Human language is filled with ambiguities that make it incredibly difficult to write software that accurately determines the intended meaning of text or voice data. Homonyms, homophones, sarcasm, idioms, metaphors, grammar and usage exceptions, variations in sentence structure—these just a few of the irregularities of human language that take humans years to learn, but that programmers must teach natural language-driven applications to recognize and understand accurately from the start, if those applications are going to be useful.

Several NLP tasks break down human text and voice data in ways that help the computer make sense of what it's ingesting.

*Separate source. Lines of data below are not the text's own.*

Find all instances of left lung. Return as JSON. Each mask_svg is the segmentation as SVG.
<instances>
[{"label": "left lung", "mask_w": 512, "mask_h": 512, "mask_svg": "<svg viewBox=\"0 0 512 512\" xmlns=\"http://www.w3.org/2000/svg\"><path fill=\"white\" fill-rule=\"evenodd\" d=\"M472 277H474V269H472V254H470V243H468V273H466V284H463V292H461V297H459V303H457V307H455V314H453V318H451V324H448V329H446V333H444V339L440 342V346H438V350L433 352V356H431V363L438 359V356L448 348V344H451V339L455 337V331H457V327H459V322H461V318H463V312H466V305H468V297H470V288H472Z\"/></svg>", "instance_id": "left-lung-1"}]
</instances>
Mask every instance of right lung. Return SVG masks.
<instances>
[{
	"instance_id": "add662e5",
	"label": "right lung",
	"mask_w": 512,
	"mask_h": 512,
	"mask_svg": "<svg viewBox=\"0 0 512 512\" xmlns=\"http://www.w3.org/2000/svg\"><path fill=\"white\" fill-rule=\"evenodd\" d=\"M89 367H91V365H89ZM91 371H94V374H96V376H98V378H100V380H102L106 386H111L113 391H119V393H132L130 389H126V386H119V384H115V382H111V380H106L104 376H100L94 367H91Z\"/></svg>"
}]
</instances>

Some of these tasks include the following:

  • Speech recognition, also called speech-to-text, is the task of reliably converting voice data into text data. Speech recognition is required for any application that follows voice commands or answers spoken questions. What makes speech recognition especially challenging is the way people talk—quickly, slurring words together, with varying emphasis and intonation, in different accents, and often using incorrect grammar.
  • Part of speech tagging, also called grammatical tagging, is the process of determining the part of speech of a particular word or piece of text based on its use and context. Part of speech identifies ‘make’ as a verb in ‘I can make a paper plane,’ and as a noun in ‘What make of car do you own?’
  • Word sense disambiguation is the selection of the meaning of a word with multiple meanings through a process of semantic analysis that determine the word that makes the most sense in the given context. For example, word sense disambiguation helps distinguish the meaning of the verb 'make' in ‘make the grade’ (achieve) vs. ‘make a bet’ (place).
  • Named entity recognition, or NEM, identifies words or phrases as useful entities. NEM identifies ‘Kentucky’ as a location or ‘Fred’ as a man's name.
  • Co-reference resolution is the task of identifying if and when two words refer to the same entity. The most common example is determining the person or object to which a certain pronoun refers (e.g., ‘she’ = ‘Mary’), but it can also involve identifying a metaphor or an idiom in the text (e.g., an instance in which 'bear' isn't an animal but a large hairy person).
  • Sentiment analysis attempts to extract subjective qualities—attitudes, emotions, sarcasm, confusion, suspicion—from text.
  • Natural language generation is sometimes described as the opposite of speech recognition or speech-to-text; it's the task of putting structured information into human language.